> GOAL:
Arrange the data below as a Markdown table with the columns Row and Text. Cover only the part from the line containing "How large is the distance separating (582,460)" through the end of the data, inclusive, with a running number in Row, each line in Text, and no blank lines.

[Start GIVEN ENTRIES]

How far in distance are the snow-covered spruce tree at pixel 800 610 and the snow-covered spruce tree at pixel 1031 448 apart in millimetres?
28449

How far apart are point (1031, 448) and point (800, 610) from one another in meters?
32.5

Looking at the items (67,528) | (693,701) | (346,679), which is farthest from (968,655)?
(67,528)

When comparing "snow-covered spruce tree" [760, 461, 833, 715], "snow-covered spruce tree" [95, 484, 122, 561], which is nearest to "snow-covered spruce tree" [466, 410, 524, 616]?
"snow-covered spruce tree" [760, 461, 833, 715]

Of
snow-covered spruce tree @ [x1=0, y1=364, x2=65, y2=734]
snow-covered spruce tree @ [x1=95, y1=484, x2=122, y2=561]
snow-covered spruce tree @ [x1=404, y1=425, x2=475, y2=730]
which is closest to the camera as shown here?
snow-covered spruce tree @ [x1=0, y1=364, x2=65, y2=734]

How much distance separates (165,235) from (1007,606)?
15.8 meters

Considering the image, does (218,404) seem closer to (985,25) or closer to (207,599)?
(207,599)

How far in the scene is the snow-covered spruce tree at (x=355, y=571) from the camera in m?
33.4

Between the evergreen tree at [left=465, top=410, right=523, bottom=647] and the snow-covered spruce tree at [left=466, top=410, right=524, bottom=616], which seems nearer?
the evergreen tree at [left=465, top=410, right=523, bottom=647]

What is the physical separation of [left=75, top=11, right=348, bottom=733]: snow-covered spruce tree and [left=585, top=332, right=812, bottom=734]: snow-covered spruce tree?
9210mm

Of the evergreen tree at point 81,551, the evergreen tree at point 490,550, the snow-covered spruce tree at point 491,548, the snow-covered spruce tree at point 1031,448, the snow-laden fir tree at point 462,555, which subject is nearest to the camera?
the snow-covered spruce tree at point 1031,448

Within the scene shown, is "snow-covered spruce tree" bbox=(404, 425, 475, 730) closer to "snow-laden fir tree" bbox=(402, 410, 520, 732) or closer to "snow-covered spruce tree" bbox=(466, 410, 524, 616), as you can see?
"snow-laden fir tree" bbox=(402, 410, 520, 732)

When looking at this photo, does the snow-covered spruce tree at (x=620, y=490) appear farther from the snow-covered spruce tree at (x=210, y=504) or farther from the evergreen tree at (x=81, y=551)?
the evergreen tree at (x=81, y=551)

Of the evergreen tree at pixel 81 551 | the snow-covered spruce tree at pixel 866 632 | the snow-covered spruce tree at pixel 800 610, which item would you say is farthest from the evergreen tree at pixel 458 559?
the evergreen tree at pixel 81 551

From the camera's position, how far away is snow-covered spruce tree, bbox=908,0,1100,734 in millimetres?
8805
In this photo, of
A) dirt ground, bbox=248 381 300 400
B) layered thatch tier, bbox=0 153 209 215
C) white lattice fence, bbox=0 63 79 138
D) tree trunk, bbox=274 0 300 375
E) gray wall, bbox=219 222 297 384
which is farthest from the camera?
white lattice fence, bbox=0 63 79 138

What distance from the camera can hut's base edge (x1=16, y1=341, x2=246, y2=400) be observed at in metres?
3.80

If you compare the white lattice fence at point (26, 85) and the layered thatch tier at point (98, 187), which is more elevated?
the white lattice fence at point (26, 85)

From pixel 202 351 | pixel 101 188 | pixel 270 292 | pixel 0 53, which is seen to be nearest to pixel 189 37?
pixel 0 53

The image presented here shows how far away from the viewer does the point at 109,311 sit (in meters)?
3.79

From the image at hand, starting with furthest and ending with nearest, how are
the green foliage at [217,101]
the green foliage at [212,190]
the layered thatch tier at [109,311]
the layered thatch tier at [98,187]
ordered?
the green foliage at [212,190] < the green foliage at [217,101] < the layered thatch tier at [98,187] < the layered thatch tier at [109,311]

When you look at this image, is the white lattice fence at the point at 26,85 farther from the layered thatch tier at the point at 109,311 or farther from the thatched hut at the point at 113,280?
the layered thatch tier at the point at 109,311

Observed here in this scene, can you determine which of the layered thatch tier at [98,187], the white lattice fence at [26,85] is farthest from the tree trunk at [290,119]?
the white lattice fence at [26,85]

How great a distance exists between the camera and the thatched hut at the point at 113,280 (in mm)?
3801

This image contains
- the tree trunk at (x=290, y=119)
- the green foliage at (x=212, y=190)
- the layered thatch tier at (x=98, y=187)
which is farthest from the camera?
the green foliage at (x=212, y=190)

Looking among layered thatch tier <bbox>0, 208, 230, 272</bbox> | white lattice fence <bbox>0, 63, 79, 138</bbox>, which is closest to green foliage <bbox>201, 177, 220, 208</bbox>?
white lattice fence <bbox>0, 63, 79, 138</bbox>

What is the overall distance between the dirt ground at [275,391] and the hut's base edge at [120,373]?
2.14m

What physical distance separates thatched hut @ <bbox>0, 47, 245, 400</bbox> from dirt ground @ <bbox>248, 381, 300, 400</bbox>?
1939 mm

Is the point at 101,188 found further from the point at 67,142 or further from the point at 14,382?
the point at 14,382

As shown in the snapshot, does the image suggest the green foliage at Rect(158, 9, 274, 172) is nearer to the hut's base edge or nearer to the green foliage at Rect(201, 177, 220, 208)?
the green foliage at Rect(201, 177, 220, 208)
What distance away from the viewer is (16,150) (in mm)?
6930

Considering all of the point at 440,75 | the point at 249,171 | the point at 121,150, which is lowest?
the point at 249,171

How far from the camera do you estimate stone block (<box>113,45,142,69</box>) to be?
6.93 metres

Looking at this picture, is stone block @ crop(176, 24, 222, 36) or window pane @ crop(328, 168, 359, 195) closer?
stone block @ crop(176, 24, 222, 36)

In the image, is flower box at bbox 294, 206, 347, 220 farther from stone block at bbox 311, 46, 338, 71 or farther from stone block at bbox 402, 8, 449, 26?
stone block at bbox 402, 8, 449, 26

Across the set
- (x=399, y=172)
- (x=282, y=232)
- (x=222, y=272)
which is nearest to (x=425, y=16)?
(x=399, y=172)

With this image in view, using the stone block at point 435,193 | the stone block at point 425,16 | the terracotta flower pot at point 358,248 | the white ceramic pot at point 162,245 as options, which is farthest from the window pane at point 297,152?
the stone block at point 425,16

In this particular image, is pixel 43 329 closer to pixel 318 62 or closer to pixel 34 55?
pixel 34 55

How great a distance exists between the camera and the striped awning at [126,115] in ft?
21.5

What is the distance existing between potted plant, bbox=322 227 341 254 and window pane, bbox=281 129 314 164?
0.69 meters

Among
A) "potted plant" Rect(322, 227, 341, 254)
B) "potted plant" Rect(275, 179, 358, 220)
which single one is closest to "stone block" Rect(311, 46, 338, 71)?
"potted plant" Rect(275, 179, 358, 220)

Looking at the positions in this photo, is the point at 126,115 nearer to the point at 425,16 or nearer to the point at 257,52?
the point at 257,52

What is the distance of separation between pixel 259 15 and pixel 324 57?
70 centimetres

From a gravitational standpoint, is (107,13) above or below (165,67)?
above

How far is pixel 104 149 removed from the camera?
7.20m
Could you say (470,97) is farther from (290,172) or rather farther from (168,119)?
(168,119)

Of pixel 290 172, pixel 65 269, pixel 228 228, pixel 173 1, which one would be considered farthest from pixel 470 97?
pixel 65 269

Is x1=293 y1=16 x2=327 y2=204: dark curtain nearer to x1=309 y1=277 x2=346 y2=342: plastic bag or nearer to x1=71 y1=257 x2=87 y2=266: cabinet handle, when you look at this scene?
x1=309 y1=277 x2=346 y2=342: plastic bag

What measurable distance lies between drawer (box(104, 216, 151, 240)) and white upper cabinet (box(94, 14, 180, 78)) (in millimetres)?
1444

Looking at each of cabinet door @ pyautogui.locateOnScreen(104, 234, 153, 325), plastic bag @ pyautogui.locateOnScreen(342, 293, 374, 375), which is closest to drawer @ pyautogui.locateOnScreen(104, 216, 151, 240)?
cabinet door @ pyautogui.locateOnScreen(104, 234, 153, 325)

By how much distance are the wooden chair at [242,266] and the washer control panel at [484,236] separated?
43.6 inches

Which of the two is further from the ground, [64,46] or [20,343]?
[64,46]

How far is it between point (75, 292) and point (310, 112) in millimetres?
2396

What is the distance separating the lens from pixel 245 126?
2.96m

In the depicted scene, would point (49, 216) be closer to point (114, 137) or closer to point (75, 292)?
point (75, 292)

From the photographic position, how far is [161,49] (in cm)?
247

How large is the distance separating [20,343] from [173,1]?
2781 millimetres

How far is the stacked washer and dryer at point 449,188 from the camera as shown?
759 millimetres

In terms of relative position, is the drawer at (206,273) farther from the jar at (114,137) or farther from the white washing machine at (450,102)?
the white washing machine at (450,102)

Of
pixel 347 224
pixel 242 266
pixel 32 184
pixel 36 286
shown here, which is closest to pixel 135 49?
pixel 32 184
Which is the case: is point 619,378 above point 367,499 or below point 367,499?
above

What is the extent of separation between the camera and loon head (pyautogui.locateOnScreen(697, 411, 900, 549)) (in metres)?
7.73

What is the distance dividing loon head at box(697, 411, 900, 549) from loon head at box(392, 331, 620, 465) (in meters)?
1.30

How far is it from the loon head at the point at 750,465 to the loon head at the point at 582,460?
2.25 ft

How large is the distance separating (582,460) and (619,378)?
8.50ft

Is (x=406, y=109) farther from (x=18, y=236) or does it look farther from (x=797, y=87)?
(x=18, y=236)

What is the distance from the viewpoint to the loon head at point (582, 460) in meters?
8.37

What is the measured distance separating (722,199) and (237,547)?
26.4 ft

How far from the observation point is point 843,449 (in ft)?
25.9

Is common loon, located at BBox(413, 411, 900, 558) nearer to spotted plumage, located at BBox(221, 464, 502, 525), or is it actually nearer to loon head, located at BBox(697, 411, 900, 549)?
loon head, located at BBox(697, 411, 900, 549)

[End GIVEN ENTRIES]

> EXERCISE OUTPUT:
| Row | Text |
|---|---|
| 1 | How large is the distance separating (582,460) and (619,378)? |
| 2 | 8.50ft |
| 3 | Is (x=406, y=109) farther from (x=18, y=236) or does it look farther from (x=797, y=87)? |
| 4 | (x=18, y=236) |
| 5 | What is the distance from the viewpoint to the loon head at point (582, 460) in meters? |
| 6 | 8.37 |
| 7 | What is the measured distance separating (722,199) and (237,547)? |
| 8 | 26.4 ft |
| 9 | How far from the observation point is point 843,449 (in ft)? |
| 10 | 25.9 |
| 11 | Is common loon, located at BBox(413, 411, 900, 558) nearer to spotted plumage, located at BBox(221, 464, 502, 525), or is it actually nearer to loon head, located at BBox(697, 411, 900, 549)? |
| 12 | loon head, located at BBox(697, 411, 900, 549) |